The boards of directors of DSP and BBI have each approved this acquisition. However, meeting the terms and conditions based on the US Antitrust Law and the completion of statutory procedures is required to complete the acquisition. After completion of these procedures, the acquisition is deemed to be closed in April, 2012. In this transaction, Citigroup Global Markets Japan Inc. served as DSP's financial advisor.
3. Outline of BBI
- (1) Company Name: Boston Biomedical Inc.
- (2) Headquarters: Norwood, Massachusetts, U.S.A.
- (3) Name and Position of the Representative: Chiang J. Li, Chairman, CEO and CMO
- (4) Established in November, 2006
- (5) Capital: US$5.8million
- (6) Private, unlisted company
- (7) Major shareholder: 1Globe Health LLC (Founder: Dr. Chiang Li) owns the majority stake of BBI. There are 6 shareholders in total.
- (8) Employees：30
- (9) Relationship with DSP: As announced in April 7, 2011, DSP already signed an exclusive Product Option License agreement with BBI in March, 2011, on the rights of development and commercialization of BBI608 in Japan for all indications of cancer. Apart from the above, there is no significant relationship with BBI in terms of capital, human resources and business. Also, there is no significant relationship between the related parties and affiliated companies of DSP and their counterparts of BBI in terms of capital, human resources and business.
- (10)Financial Information: Total Assets of US$15 million and Net Assets of US$7 million (Based on unaudited financial statements as of 08/31/2011). BBI currently recognizes no product sales, as it does not have launched products at the moment.

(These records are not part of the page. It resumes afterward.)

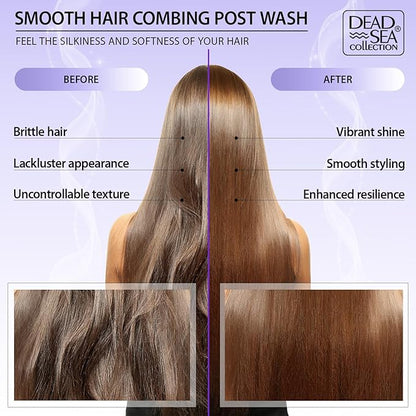 Dead Sea Collection Shampoo and Conditioner Set for Strengthening and Volume - Pure Dead Sea Minerals and Keratin – Hair Care - Nutrition, Repair and Shine - Pack of 2 (33.8 & 30.6 Fl. Oz)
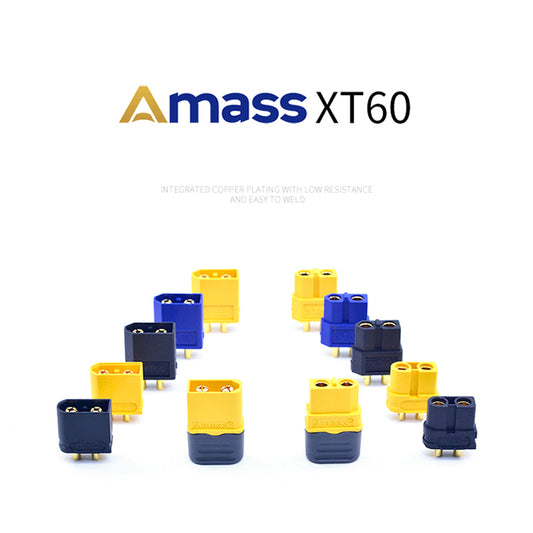 Amass  XT60 series / XT60U / XT60H Genuine Gold plated connectors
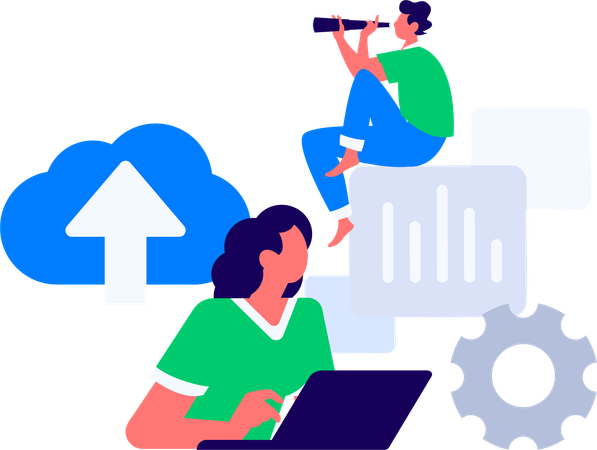 商談をするビジネスマン  イラスト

- (11)Business description: BBI is a biotechnology company focusing on R&D in the cancer stem cell area. BBI is developing BBI608 and BBI503, which have potential to become the first anticancer drugs in the world targeting cancer stem cells.
4. Effects of acquisition on DSP's earnings
Because the acquisition is deemed to be closed in April, 2012, there will be no effect on DSP's consolidated financial forecast for the fiscal year ending March 31, 2012. DSP assumes there will be no material impact on its financial performance for the foreseeable future in and after the fiscal year ending March 31, 2013. However if this changes DSP will disclose any relevant information immediately.